I began to work on the music, and I had a lot of notes from the images coming to mind because of the music. After a while I realized that the common link to everything and everyone, and you ask what their first memory of music might be, they always go back to childhood. So I thought maybe it makes sense to make a story from a child's point of view.
At the end, it's funny because I really thought I would make the music and create a story after that, but when I finished the music, the story was already there. I love the idea of the story of the mother telling the child to find out what the music represents to him. That's why she's telling him the story -- to help him think about the music. I loved the idea that that child would someday become an adult and would leave with that memory of childhood of his mother telling the story. The voice you get on the album was the old man remembering and relating that story from childhood.
The cover art was done by Rebecca Dautremer. Why did you want her to do that art?
That's always very complex for me. I think it's the first contact sometimes with the mood or atmosphere of the album. I had discussions with several artists about that, and I was explaining what I was expecting, and it was not clear. Maybe because I was too direct about what I was expecting. Rebecca is quite known in that kind of thing. I met her in Paris, and she said something that isn't easy for me to translate; as I was explaining the room and the mood of the room, she said, "That's stupid." I love the woman for that because she is very straight forward and honest.
"It's not clever. Because it's all about imagination and you want to show something that's smaller than the imagination, so maybe you should show the door with a little bit of light, and let people imagine what's behind the light." She was right, and the album isn't about the character itself.
She said, "It's not about the child itself, but it's more about the elements and the mood." So okay it has very big and a pilot hat and everything that's not supposed to be. We drank a lot of coffee and talked about how he's in his grandparents' house and a lot of details like that. But that was the first link with that atmosphere.
That's commendable that you were open to her challenging the idea you had from the beginning.
You need to be sometimes because when people tell you that, you've got to question yourself about what you're doing. You can't be right about everything, so it's always good to have some feedback.
For each song for your last album, you worked with some directors for the videos for each song.

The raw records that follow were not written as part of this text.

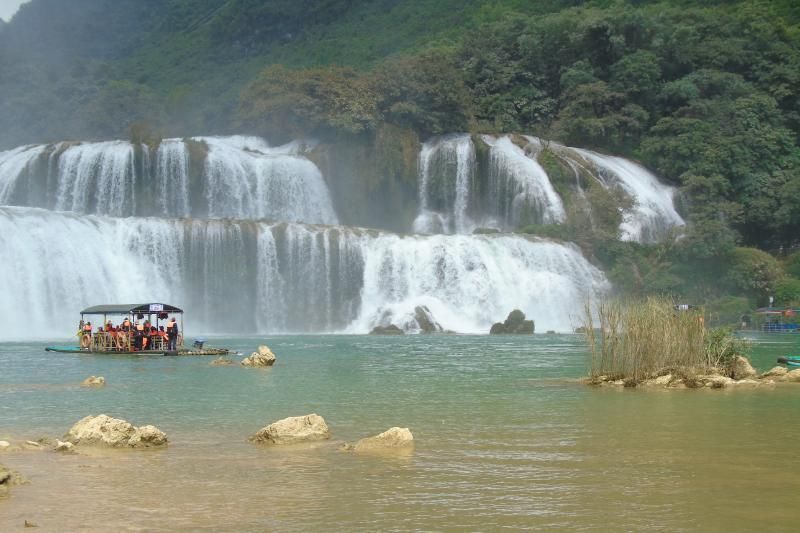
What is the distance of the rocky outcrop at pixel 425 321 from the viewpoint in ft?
Result: 126

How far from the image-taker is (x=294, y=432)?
431 inches

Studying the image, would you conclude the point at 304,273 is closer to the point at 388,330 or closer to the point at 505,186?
the point at 388,330

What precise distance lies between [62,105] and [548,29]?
3501 centimetres

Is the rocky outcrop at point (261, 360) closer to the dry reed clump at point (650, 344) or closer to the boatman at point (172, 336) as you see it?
the boatman at point (172, 336)

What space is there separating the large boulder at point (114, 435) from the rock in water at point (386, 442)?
85.6 inches

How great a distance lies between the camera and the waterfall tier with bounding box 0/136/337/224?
4709 centimetres

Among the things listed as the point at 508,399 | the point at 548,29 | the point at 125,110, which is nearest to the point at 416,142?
the point at 548,29

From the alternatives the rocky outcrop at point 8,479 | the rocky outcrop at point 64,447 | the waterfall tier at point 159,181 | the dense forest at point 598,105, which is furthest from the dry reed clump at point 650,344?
the waterfall tier at point 159,181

How many directors did you work with in making those videos?
I worked with twenty. In 2011, I was already thinking about the live show, and I thought it would be a big job. The previous tour I worked with one director, and I realized it was too hard because it's too much for one person to realize so many different ideas. I thought maybe four or five or whatever.

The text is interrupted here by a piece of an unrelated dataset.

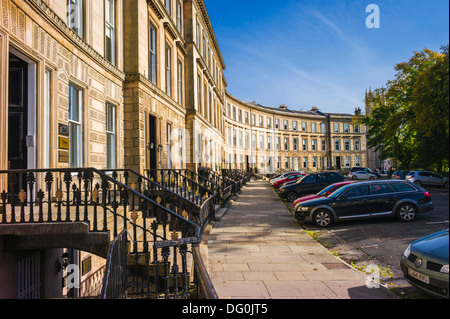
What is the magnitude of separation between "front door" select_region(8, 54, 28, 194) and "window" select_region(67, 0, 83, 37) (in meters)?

I put a message online, and I received seven hundred replies. It took a month to read everything and checked the links and the work they were doing. I also had in mind a [handful of other directors as well]. I wanted to use some animation and stop motion and I was thinking it was too hard to choose five, and why with so many options narrowing it down to that, so I decided to use a different director for each track.

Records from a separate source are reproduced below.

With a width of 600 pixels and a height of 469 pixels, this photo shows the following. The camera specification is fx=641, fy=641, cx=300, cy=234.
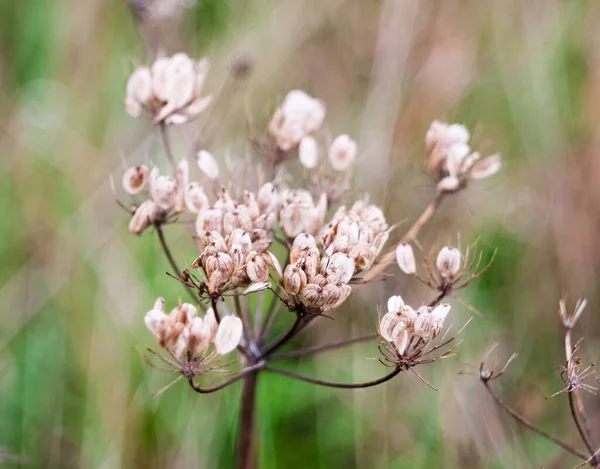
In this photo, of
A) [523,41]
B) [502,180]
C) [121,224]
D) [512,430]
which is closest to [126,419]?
[121,224]

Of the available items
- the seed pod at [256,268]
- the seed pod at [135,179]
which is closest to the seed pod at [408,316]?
the seed pod at [256,268]

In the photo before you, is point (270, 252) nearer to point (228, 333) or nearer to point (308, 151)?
point (228, 333)

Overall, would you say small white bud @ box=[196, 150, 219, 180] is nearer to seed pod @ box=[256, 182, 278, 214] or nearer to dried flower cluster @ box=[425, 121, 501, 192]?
seed pod @ box=[256, 182, 278, 214]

To be honest, I don't think I'll do it again that way. I'm proud of the results and all that, but it was very hard because I was not the director but the supervisor, and being the supervisor of twenty people like that, talking every day with so many people, is absolutely exhausting. The risk you get is that you have no link between the people talking to each other beyond me. And I had to suggest imagery to establish a link between each video. It was a very challenging project.